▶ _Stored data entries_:
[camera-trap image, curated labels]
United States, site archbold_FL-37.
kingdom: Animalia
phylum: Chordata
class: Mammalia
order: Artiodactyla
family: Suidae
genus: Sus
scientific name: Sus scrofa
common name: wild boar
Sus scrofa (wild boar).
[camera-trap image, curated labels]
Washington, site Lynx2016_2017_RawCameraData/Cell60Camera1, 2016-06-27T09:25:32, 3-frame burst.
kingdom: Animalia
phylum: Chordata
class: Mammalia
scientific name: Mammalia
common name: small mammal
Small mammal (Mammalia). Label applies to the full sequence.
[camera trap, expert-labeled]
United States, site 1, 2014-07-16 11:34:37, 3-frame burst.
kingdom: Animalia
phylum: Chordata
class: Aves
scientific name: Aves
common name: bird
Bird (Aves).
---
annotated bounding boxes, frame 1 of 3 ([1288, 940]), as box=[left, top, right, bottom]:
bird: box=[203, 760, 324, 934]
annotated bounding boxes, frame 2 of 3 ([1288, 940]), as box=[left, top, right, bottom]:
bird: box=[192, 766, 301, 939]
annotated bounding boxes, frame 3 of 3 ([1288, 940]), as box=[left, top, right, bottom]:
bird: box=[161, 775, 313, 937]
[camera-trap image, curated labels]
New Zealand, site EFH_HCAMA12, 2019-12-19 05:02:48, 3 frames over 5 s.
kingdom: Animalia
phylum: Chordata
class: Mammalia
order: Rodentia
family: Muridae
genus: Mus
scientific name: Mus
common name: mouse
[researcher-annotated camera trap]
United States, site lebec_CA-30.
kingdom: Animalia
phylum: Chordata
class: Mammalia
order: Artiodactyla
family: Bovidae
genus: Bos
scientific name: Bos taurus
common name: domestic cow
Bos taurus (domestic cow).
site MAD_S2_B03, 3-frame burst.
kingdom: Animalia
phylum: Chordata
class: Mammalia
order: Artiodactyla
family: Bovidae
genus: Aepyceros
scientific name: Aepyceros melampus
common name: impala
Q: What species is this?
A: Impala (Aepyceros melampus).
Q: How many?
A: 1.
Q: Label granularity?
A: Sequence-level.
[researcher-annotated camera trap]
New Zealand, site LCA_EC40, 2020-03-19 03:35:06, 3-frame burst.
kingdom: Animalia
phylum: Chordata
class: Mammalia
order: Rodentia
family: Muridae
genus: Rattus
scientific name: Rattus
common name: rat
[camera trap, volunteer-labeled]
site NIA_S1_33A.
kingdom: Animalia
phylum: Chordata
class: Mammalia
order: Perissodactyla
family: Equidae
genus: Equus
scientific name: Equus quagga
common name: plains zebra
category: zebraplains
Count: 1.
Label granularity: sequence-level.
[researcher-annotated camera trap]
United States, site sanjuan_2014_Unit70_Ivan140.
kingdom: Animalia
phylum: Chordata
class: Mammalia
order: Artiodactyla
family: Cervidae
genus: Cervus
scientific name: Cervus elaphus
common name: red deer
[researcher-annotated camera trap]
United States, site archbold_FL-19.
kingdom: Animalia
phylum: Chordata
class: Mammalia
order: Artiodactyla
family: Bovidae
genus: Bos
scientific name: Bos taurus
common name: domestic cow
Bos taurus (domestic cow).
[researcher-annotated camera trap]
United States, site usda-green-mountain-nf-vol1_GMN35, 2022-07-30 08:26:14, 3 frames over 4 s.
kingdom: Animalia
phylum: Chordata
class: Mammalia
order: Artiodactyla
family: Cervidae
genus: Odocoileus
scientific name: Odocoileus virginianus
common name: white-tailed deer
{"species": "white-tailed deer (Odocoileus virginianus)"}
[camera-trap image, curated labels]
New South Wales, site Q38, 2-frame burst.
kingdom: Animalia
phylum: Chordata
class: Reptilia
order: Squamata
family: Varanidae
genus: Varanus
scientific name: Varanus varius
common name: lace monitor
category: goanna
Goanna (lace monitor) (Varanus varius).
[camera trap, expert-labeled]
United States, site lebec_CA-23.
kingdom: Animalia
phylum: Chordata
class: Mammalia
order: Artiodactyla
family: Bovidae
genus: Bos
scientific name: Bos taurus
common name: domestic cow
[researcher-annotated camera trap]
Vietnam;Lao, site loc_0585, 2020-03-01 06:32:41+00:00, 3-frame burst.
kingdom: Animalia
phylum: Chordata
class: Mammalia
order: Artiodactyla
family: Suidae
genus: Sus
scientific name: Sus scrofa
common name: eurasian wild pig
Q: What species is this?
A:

▶ _Work instruction_:
If a line in the data above includes the string "level", copy it.

▶ _Task answer_:
A: Sequence-level.
Label granularity: sequence-level.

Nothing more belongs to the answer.